#### Passage:

Inland
- First edition cover
- Author: Téa Obreht
- Audio read by: Anna Chlumsky, Edoardo Ballerini and Euan Morton
- Language: English
- Set in: Arizona Territory in 1893
- Publisher: Random House
- Publication date: August 13, 2019
- Publication place: United States
- Media type: Print (hardcover)
- Pages: 384
- ISBN: 978-0-8129-9286-1
- OCLC: 1075528426
- Dewey Decimal: 813/.6
- LC Class: PS3615.B73 I55 2019

= Inland (Obreht novel) =

Novel by Téa Obreht

Inland is the second novel by the Serbian American author Téa Obreht. The book was published by Random House on August 13, 2019, eight years after Obreht's 2011 debut novel, The Tiger's Wife.

==Plot==
The novel follows two parallel narratives in the American frontier.

Living in the lawless, drought-ridden lands of the Arizona Territory in 1893, 37-year-old frontierswoman Nora Lark waits inside her home for the return of the men in her life. Nora's husband, Emmett, left in search of water for the household, and their two elder sons left following an explosive argument. Nora lives with her youngest son, who is convinced that a mysterious beast is stalking the land surrounding their home. She also lives with Emmett's mother, Missus Harriet, as well as Emmett's cousin, Josie, a clairvoyant who hosts séances to communicate with the dead. Nora, affected by her loneliness and isolation, speaks to her long-dead daughter, Evelyn, who died of heat stroke in Arizona as a baby.

Lurie Mattie, an immigrant Muslim from a Balkan piece of the Ottoman Empire, is a former outlaw and a man haunted by ghosts. He is able to see lost souls who want something from him, and he acquires their "wants". Lurie finds reprieve from the soul's longing in an unexpected relationship with Burke, a dromedary camel from the United States Camel Corps. However, Lurie is being pursued by a marshal on a charge of manslaughter and he takes cover in the Camel Corps. They are led by the camel driver Hi Jolly (aka Hadji Ali), a Turk of Syrian-Greek descent and a convert to Islam. Lurie travels with Burke in the Camel Corps on a westward trek from Texas.

#### Supplied data:
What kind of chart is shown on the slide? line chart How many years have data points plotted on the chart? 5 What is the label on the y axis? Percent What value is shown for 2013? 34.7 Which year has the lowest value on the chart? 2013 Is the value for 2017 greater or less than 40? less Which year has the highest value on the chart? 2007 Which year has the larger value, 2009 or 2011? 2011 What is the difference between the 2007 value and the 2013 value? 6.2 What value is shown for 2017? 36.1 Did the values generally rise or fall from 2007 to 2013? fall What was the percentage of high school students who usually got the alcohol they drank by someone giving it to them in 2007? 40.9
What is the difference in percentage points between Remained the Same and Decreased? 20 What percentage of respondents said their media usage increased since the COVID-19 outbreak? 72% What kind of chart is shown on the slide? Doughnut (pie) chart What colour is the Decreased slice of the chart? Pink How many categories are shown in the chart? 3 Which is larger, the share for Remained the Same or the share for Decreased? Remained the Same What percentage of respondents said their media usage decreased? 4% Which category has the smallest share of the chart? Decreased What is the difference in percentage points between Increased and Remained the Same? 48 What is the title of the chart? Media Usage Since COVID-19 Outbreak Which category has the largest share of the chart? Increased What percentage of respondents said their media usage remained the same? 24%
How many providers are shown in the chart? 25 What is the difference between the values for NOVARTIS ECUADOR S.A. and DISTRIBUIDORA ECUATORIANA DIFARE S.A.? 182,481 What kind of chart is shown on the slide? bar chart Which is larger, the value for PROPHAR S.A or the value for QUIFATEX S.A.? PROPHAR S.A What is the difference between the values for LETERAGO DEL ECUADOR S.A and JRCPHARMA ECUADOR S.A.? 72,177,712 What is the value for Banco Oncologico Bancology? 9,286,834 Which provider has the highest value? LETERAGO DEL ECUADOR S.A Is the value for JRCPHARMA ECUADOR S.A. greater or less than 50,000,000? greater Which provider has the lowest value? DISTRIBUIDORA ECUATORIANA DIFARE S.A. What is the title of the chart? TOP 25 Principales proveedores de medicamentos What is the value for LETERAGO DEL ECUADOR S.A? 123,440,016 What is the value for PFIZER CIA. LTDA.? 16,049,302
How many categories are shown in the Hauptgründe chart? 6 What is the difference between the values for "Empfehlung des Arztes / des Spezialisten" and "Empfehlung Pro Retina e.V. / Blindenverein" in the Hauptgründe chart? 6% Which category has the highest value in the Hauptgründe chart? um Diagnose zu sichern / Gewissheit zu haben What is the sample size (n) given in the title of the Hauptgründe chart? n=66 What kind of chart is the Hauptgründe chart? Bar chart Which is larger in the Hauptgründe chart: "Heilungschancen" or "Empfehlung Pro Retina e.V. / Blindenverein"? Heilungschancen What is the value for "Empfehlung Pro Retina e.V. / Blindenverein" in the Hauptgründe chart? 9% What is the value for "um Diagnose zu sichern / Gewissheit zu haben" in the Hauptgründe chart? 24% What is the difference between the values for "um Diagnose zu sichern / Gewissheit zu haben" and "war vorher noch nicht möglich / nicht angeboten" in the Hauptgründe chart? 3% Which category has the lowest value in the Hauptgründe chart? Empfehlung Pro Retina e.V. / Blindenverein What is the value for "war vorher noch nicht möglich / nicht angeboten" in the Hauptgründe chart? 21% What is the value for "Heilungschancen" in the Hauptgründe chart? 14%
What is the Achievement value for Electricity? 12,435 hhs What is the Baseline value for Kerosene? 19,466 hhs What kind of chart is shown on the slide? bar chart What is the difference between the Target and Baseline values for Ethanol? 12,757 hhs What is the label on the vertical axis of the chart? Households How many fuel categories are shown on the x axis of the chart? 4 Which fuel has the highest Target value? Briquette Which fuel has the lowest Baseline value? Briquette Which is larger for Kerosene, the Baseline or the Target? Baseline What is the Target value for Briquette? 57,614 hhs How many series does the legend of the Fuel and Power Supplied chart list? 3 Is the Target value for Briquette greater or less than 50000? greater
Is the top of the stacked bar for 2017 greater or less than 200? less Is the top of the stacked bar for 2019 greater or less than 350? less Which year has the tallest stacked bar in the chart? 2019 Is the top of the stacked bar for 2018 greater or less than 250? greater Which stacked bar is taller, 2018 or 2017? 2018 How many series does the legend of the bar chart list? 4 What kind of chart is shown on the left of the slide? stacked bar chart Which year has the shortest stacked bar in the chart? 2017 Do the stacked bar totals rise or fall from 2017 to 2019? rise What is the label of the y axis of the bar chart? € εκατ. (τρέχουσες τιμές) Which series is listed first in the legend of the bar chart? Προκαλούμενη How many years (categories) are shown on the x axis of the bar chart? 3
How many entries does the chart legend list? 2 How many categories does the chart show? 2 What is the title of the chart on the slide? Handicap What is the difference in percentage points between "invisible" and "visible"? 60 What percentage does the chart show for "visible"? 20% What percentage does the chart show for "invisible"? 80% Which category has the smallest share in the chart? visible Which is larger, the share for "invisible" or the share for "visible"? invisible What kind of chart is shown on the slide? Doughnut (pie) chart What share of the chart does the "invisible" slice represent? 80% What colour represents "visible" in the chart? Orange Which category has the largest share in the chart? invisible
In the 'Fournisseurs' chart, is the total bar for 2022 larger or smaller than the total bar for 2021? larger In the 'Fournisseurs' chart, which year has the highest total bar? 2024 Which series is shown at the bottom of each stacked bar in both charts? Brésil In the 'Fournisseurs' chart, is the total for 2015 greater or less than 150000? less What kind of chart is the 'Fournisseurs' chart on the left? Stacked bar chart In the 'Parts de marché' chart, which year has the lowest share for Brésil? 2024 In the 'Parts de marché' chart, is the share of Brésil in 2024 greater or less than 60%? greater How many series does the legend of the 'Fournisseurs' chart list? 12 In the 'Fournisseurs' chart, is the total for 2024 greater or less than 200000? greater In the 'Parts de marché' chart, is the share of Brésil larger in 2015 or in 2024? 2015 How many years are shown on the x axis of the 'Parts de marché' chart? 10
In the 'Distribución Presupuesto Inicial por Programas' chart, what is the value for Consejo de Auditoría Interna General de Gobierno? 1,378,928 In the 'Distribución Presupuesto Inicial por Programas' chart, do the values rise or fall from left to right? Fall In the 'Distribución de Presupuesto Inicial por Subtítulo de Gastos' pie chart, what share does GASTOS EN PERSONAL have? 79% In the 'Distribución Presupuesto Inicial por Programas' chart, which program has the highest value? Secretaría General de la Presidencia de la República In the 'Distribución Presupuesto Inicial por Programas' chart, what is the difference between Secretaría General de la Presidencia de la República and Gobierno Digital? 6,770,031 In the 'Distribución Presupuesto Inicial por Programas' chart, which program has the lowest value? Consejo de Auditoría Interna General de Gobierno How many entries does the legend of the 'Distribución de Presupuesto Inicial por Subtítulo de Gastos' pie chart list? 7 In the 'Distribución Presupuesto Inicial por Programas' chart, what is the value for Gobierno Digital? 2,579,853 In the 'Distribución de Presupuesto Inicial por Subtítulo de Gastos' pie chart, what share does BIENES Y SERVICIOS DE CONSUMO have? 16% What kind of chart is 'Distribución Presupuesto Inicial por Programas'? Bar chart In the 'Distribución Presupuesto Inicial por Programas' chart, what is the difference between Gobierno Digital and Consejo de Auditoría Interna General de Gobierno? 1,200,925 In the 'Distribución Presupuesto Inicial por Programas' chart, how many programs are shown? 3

#### Activity:
Write out the passage about the novel Inland word for word, from "Inland is the" to "The Tiger's Wife.".

#### Response:
Inland is the second novel by the Serbian American author Téa Obreht. The book was published by Random House on August 13, 2019, eight years after Obreht's 2011 debut novel, The Tiger's Wife.